**Provided entries**
******
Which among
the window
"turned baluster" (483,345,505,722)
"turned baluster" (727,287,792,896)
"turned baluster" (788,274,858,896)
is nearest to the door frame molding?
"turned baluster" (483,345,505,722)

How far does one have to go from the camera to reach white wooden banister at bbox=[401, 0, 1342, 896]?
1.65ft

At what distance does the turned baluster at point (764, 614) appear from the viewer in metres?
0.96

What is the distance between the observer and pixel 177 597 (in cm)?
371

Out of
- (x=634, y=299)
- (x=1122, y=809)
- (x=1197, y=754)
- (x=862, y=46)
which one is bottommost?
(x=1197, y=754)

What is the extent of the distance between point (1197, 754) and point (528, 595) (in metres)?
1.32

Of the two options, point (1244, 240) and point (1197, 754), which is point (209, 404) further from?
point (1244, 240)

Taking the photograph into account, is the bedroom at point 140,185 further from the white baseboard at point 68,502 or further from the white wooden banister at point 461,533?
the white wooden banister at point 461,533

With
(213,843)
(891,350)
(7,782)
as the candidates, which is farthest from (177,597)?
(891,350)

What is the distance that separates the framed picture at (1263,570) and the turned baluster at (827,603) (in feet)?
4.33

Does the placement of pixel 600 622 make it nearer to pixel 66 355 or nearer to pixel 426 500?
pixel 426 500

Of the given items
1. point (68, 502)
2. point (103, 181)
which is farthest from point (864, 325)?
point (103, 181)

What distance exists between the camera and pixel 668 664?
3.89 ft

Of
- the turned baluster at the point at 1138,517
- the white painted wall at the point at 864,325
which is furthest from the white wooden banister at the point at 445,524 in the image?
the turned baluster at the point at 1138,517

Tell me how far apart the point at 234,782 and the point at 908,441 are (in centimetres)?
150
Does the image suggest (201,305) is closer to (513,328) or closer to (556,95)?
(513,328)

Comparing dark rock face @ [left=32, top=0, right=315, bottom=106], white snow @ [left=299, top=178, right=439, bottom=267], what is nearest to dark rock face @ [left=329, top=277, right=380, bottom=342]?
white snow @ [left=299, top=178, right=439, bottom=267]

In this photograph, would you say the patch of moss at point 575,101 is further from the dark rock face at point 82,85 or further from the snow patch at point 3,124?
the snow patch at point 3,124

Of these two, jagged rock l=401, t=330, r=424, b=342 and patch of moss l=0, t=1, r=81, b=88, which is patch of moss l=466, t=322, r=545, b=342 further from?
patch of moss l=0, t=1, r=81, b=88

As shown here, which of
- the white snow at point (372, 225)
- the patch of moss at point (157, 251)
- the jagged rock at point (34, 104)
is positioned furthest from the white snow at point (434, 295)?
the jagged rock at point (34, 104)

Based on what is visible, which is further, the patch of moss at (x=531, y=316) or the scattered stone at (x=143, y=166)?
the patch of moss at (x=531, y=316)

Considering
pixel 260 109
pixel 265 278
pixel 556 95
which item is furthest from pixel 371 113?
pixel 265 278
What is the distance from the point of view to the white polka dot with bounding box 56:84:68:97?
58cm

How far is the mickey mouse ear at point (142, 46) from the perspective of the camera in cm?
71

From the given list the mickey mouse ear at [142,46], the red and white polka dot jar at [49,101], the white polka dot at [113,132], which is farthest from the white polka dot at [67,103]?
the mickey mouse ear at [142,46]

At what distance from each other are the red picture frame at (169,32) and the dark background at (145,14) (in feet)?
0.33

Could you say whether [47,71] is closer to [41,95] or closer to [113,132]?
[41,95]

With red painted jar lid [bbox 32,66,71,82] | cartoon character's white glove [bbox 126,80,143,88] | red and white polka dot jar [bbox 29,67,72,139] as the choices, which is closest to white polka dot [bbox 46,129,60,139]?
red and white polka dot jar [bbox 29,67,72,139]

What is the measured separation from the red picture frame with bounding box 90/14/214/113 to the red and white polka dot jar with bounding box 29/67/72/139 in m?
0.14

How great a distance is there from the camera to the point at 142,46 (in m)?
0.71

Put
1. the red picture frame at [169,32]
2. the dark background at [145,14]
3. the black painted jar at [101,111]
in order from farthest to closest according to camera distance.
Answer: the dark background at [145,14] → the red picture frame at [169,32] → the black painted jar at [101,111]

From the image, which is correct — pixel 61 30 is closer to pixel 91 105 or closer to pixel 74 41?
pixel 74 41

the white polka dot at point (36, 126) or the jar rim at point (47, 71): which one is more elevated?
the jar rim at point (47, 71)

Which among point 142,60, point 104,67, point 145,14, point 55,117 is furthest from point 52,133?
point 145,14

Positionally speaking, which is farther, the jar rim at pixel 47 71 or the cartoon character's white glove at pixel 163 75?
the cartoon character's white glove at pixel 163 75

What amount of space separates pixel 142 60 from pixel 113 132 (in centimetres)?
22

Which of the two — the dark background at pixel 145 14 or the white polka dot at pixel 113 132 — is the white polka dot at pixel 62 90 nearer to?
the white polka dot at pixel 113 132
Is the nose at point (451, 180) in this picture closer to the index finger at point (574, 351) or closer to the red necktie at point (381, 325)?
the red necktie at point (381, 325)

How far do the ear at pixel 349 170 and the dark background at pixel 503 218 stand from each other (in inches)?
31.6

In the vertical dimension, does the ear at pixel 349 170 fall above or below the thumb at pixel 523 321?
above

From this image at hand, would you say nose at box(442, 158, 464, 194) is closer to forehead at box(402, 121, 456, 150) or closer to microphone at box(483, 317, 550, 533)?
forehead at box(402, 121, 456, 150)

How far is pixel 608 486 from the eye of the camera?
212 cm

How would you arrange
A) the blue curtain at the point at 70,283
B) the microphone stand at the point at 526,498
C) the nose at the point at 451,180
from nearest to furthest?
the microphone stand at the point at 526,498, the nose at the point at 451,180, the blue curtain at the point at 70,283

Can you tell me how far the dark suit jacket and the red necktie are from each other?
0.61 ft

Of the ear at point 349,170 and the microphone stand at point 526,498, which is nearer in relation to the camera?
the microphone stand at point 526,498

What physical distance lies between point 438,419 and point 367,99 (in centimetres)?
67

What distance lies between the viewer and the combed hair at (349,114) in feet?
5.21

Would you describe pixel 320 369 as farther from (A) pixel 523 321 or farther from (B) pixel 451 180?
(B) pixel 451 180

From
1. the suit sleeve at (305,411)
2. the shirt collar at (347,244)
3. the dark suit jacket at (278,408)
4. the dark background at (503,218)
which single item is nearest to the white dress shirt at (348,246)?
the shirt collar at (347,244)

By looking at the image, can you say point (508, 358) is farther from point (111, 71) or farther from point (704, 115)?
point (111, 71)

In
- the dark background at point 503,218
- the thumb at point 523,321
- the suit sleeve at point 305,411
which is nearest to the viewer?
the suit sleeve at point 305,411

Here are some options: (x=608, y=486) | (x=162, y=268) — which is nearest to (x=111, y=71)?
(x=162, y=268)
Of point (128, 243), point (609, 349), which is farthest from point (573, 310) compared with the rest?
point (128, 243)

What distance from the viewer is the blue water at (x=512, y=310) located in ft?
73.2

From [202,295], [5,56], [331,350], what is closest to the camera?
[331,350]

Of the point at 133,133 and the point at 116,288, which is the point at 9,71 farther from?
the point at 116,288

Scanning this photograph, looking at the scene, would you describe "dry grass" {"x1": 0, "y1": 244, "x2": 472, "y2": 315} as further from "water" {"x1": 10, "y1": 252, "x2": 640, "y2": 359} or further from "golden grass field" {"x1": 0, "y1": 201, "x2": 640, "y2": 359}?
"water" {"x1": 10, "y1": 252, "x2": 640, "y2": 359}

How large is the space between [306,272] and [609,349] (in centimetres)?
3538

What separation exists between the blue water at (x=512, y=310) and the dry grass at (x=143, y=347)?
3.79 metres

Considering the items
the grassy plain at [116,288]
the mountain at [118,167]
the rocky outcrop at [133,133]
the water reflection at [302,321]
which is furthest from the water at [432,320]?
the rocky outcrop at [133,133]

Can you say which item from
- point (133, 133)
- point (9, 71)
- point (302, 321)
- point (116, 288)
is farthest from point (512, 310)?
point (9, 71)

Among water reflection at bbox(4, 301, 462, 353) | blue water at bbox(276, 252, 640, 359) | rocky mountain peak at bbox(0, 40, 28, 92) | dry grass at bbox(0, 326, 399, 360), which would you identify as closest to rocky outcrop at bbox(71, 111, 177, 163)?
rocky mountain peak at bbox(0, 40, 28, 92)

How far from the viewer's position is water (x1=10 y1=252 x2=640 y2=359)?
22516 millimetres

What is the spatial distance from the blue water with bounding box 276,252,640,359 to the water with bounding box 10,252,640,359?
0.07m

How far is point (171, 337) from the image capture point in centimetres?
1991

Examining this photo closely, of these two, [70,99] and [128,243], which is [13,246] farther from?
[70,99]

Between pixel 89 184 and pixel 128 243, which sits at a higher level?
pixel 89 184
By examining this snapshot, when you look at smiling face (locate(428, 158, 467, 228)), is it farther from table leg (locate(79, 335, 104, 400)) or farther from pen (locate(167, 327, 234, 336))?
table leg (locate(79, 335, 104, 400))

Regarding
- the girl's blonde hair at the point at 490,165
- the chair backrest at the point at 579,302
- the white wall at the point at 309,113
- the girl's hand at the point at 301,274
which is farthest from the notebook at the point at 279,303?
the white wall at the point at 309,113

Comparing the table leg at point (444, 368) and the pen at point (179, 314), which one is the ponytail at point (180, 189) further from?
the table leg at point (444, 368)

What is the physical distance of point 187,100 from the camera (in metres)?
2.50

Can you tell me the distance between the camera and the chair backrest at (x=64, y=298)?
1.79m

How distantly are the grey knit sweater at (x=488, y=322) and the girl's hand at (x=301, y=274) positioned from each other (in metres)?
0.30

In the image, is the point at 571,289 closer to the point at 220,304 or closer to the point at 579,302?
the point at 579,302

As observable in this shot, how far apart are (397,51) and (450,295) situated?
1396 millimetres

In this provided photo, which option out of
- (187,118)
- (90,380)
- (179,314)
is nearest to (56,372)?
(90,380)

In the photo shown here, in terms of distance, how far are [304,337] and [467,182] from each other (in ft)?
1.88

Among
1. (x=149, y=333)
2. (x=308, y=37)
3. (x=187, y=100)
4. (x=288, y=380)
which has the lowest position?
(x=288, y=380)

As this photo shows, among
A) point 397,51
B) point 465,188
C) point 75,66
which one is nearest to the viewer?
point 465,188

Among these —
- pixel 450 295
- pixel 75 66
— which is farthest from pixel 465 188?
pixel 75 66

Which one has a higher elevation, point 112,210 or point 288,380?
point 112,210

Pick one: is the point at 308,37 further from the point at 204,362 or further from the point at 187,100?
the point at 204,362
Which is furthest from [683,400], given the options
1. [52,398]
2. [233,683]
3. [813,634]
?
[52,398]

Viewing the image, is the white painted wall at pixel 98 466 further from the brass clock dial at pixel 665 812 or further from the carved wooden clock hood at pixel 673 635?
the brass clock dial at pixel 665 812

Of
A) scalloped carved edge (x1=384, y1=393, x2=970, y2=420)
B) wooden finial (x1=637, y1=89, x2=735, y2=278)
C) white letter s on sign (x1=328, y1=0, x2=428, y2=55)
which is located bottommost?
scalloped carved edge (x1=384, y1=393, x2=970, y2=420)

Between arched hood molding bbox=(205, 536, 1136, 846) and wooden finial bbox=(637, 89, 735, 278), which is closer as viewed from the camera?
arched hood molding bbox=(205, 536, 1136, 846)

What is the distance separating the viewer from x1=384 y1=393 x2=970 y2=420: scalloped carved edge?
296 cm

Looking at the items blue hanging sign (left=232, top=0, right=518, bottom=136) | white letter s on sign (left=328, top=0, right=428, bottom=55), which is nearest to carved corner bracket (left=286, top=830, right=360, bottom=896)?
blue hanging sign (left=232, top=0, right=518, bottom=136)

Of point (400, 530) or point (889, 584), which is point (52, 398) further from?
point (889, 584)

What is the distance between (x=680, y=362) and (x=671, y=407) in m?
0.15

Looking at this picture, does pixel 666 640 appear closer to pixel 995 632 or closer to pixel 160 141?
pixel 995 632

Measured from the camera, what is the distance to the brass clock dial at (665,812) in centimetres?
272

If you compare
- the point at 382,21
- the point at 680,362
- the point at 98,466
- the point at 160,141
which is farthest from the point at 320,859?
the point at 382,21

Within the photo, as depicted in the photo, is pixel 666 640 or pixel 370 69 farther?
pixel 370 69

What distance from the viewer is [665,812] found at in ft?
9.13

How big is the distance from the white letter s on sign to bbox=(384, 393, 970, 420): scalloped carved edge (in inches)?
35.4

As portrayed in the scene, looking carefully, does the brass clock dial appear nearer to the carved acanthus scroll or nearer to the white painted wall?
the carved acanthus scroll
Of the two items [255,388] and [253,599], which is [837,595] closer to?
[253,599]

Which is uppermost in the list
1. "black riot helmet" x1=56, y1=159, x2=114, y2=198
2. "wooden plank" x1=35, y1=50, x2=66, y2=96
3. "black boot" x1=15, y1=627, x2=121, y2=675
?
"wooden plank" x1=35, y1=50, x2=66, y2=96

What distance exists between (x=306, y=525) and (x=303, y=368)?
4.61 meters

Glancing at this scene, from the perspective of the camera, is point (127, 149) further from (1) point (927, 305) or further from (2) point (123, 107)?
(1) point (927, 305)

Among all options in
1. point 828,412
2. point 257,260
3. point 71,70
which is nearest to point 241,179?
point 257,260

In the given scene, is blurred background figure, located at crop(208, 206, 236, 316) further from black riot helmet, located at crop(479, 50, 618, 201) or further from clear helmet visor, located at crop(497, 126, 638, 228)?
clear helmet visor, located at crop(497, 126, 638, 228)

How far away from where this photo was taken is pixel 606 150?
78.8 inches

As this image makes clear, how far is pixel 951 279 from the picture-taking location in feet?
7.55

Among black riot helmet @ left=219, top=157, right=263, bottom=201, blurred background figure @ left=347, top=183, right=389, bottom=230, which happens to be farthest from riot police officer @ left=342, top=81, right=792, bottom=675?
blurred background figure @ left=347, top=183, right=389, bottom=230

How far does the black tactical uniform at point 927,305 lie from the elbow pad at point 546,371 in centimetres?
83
******
**Requirement**
Copy each line exactly, from the line containing "In the given" down to the last line of the material, and no other lines.

**Exercise solution**
In the given scene, is blurred background figure, located at crop(208, 206, 236, 316) further from black riot helmet, located at crop(479, 50, 618, 201) or further from clear helmet visor, located at crop(497, 126, 638, 228)?
clear helmet visor, located at crop(497, 126, 638, 228)

How far away from where this photo was taken is pixel 606 150?
78.8 inches

As this image makes clear, how far is pixel 951 279 from the picture-taking location in feet?
7.55

Among black riot helmet @ left=219, top=157, right=263, bottom=201, blurred background figure @ left=347, top=183, right=389, bottom=230, which happens to be farthest from riot police officer @ left=342, top=81, right=792, bottom=675?
blurred background figure @ left=347, top=183, right=389, bottom=230

How far does the black tactical uniform at point 927,305 lie from the elbow pad at point 546,371 in centimetres?
83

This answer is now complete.